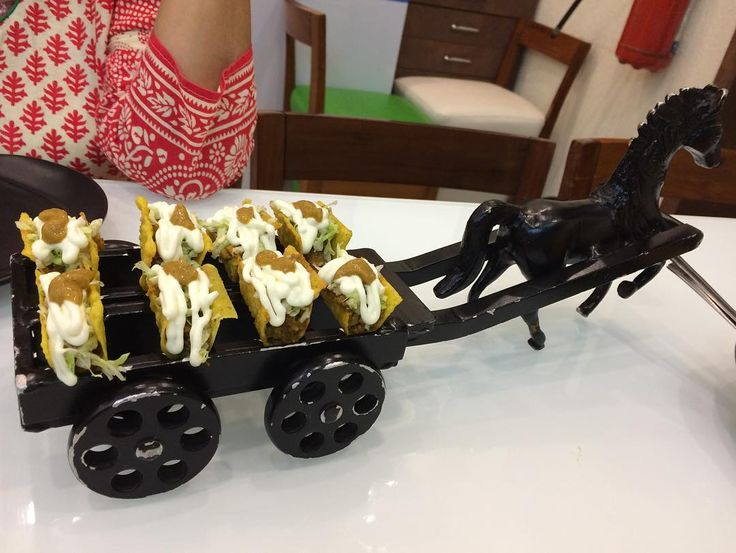 Mini tacos served with a difference on a chariot. #impressive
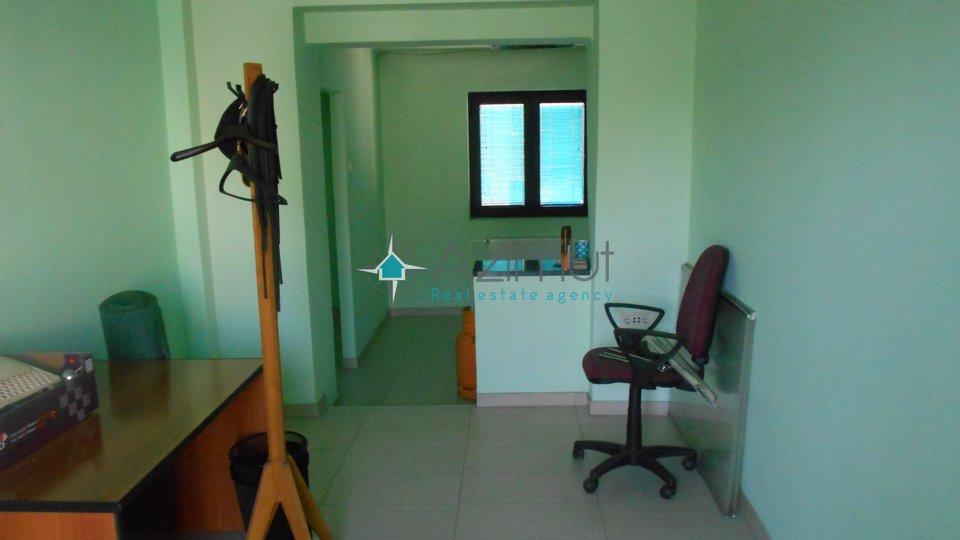 Marinići, poslovni prostor, 40 m2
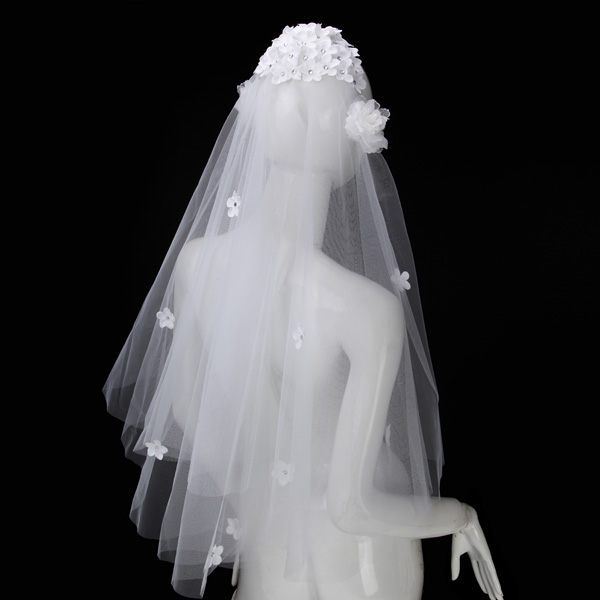 Fahion White Beige Two Layers Of Petals Bridal Veil
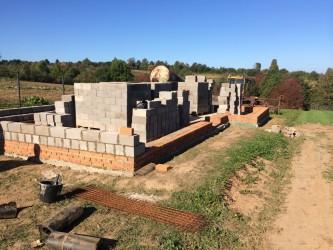 Кладка керомзито-бетонных блоков в Клину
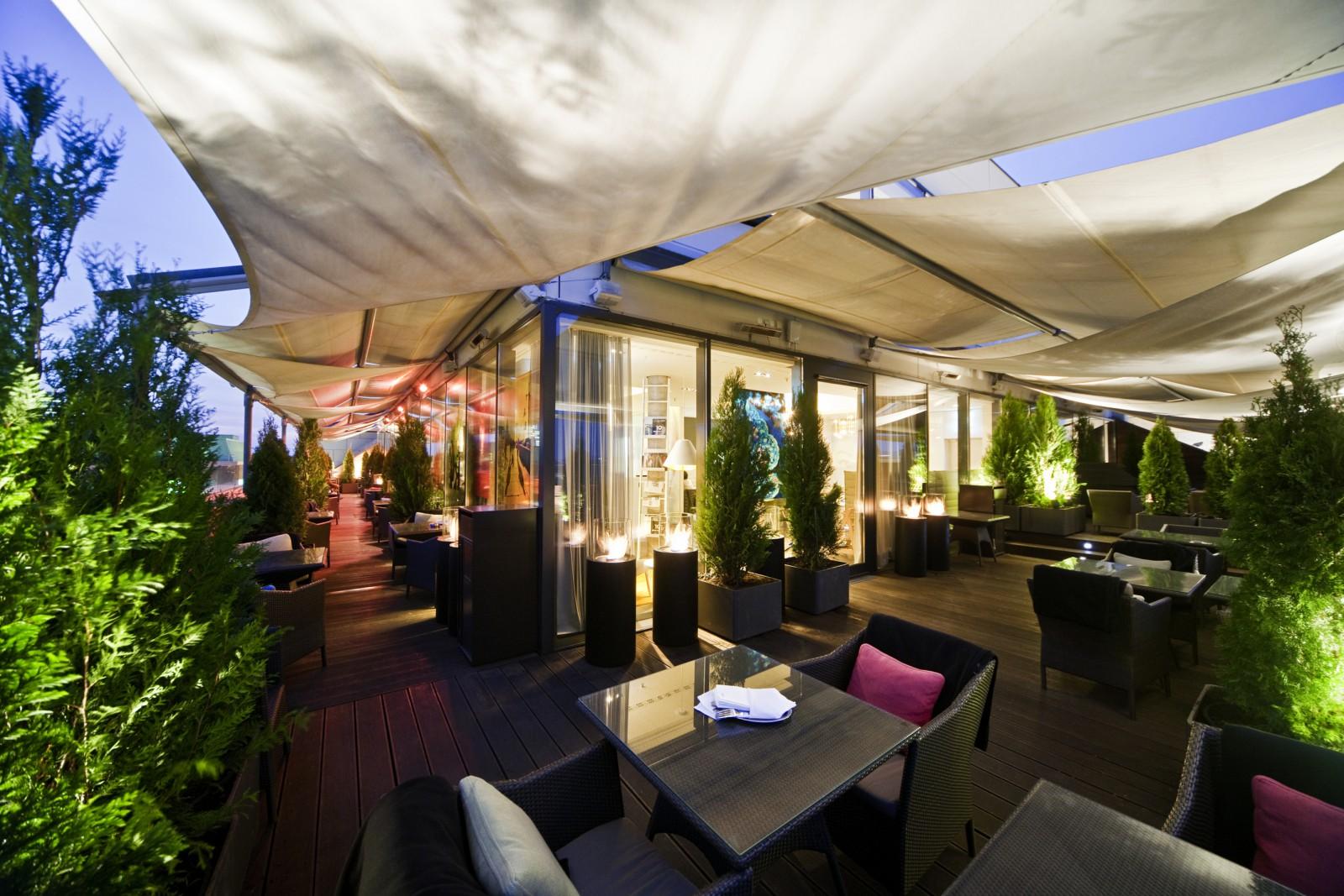 restaurant faces lounge in mannheim. Black Bedroom Furniture Sets. Home Design Ideas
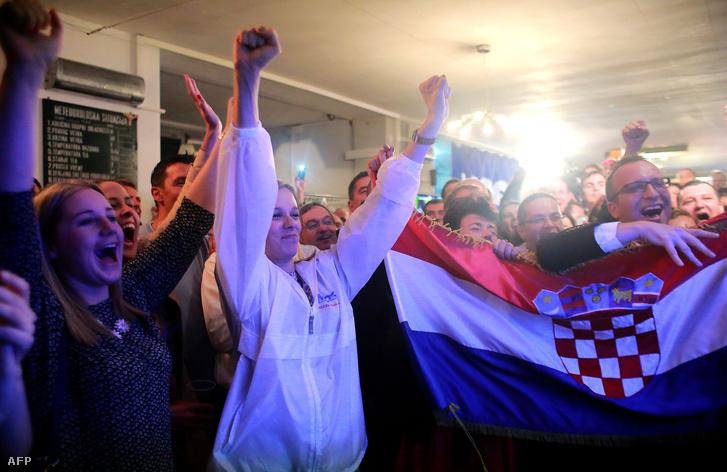 Most támogatók a választás estélyén Zágrábbán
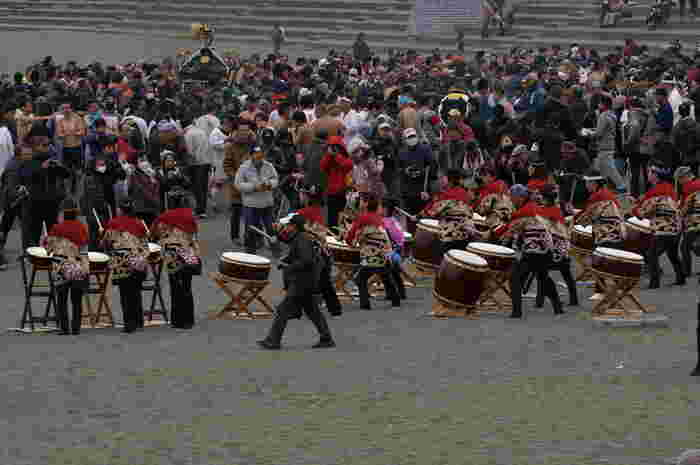 威勢のいい和太鼓でお祭りの雰囲気も盛り上がります。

• _TASK PROMPT_: Everything from the line with "Кладка керомзито-бетонных блоков в Клину" through the end of the records is to be repeated exactly. The pictures are not.

• _COMPLETED EXERCISE_:
 Кладка керомзито-бетонных блоков в Клину
 restaurant faces lounge in mannheim. Black Bedroom Furniture Sets. Home Design Ideas
 Most támogatók a választás estélyén Zágrábbán
 威勢のいい和太鼓でお祭りの雰囲気も盛り上がります。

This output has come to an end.